JustinBradley’s client, a leading source of mortgage financing, is seeking a highly experienced Site Reliability Engineer (SRE) to design, implement, and maintain secure, scalable, and resilient cloud infrastructure. The ideal candidate brings a deep understanding of cloud platforms, DevOps practices, and software development methodologies to ensure operational excellence, high availability, and system reliability.
Responsibilities:
- Cloud Infrastructure Management: Design, build, and maintain secure, scalable, and resilient cloud-based infrastructure on AWS, Azure, or GCP, with a strong focus on AWS (ECS, Lambda, RDS) for production environments.
- Automation and Optimization: Automate deployments and configurations using Infrastructure-as-Code tools like Terraform, CloudFormation, and Ansible, while driving automation for anomaly detection, self-healing systems, and recovery workflows to reduce operational toil and optimize cloud costs.
- CI/CD Pipeline Development: Develop and manage CI/CD pipelines using tools such as Jenkins, GitLab, SonarQube, Docker, and Nexus/Artifactory to streamline deployment processes.
- DevSecOps Implementation: Implement DevSecOps best practices, including IAM roles, RBAC, SAST/DAST/SCA tooling, and vulnerability remediation, ensuring secure cloud operations.
- Observability & Monitoring: Build observability solutions with monitoring, logging, and tracing tools like AWS CloudWatch, Splunk, Dynatrace, and OpenTelemetry to ensure the reliability and performance of cloud applications.
- Reliability Metrics: Define and track reliability metrics such as SLOs, SLIs, error budgets, MTTR, and MTTD to ensure operational excellence and system uptime.
- Microservices & Serverless Architecture: Architect and support microservices, serverless applications, and RESTful APIs with resilience patterns like Circuit Breaker, Retry, and Timeout.

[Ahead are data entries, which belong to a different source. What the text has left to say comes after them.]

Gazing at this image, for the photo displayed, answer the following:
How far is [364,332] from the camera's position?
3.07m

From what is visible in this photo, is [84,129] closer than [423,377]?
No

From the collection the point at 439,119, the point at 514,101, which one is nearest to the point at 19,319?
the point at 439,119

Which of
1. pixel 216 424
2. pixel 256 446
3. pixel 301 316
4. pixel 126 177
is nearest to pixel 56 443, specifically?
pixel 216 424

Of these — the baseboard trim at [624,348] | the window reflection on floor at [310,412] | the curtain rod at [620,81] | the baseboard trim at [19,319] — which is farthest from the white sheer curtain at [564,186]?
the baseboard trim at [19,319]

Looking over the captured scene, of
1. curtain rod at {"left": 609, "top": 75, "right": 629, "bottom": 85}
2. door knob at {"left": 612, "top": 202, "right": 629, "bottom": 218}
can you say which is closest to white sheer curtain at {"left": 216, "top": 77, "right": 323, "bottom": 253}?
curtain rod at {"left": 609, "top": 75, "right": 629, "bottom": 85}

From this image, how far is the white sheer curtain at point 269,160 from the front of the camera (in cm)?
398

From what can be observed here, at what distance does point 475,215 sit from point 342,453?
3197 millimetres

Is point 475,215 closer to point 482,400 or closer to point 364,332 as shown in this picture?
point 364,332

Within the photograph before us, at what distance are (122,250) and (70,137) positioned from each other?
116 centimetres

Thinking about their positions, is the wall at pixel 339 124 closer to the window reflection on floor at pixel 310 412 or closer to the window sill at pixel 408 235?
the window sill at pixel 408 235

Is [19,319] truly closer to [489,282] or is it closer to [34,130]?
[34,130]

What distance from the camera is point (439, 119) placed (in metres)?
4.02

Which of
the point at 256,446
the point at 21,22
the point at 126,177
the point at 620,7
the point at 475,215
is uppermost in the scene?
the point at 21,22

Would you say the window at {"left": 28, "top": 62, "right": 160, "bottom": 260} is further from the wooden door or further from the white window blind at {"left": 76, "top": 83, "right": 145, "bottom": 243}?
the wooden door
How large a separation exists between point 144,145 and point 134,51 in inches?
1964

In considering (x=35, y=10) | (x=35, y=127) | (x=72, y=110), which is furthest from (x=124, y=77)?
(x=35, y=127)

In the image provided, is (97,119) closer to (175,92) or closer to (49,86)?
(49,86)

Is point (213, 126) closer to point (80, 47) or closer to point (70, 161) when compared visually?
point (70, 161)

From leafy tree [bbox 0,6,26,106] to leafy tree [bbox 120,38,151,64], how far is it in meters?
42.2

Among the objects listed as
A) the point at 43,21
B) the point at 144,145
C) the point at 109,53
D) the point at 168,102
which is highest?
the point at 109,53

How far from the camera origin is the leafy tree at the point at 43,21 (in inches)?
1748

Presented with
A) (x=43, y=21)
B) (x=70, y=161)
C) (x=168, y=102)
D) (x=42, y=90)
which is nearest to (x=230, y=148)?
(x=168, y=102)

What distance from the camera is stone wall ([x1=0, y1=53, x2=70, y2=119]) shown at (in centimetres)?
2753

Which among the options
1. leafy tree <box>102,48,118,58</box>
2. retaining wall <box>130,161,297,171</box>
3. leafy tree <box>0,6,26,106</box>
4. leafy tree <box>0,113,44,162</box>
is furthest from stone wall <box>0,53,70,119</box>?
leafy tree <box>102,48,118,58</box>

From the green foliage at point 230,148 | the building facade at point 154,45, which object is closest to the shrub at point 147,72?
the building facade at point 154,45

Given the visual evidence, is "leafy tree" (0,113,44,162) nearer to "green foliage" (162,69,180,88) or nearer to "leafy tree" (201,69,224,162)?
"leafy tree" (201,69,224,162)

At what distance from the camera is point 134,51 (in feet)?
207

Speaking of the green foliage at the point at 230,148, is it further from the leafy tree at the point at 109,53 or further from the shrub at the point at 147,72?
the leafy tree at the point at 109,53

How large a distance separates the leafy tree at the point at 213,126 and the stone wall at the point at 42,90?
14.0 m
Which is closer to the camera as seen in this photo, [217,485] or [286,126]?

- Chaos Engineering: Conduct chaos engineering experiments using AWS FIS, Chaos Toolkit, and AWS Resilience Hub to improve system resilience and reliability under failure conditions.
- Database Management: Manage and optimize various databases including PostgreSQL, MongoDB, DynamoDB, Oracle, and Redshift, ensuring high availability and performance.
- Incident Management & Support: Lead production support efforts, including incident response, problem management, and runbook creation as part of on-call rotations, ensuring swift resolution of critical production issues.
- Cross-Functional Collaboration: Collaborate closely with cross-functional teams to embed shift-left testing strategies (e.g., BDD, TDD, unit testing, regression testing) into the development pipeline.
- Documentation & Knowledge Sharing: Maintain architecture documentation, disaster recovery plans, and internal knowledge articles, fostering a culture of knowledge sharing and continuous improvement.
Requirements:
- 8+ years of experience in Site Reliability Engineering or a related field, with a proven track record of leading complex projects and ensuring system reliability at scale.
- Expertise in Cloud Platforms (AWS, Azure, or GCP), with hands-on experience in container orchestration, microservices, and serverless architectures.
- Proficiency in scripting/programming languages such as Python, Java, Bash, Node.js, and PowerShell for automation and system integration.
- Extensive experience with DevOps and observability tools (e.g., Jenkins, Docker, Splunk, Dynatrace, OpenTelemetry), ensuring a seamless development and monitoring workflow.
- Deep knowledge of database management, including PostgreSQL, MongoDB, DynamoDB, Oracle, and Redshift, with the ability to optimize for performance and availability.
- Familiarity with event-driven architecture, distributed systems, and integrating AI/ML frameworks and services into the infrastructure.
- Strong understanding of security best practices, compliance frameworks, and experience in incident management.
- Hands-on experience with chaos engineering, resiliency testing, and performance testing (e.g., JMeter, LoadRunner) to ensure systems are fault-tolerant and performant under load.
- Excellent communication and collaboration skills, with experience leading cross-functional teams and influencing stakeholders to implement best practices.
- AWS Solutions Architect or related cloud certification; Agile Certified Practitioner (ACP) is a plus.
- Experience with developer tools such as AWS CLI, Postman, and curl.
- Experience with production support and on-call rotations (flexible hours, typically twice a month).
JustinBradley is an EO employer – Veterans/Disabled and other protected employees.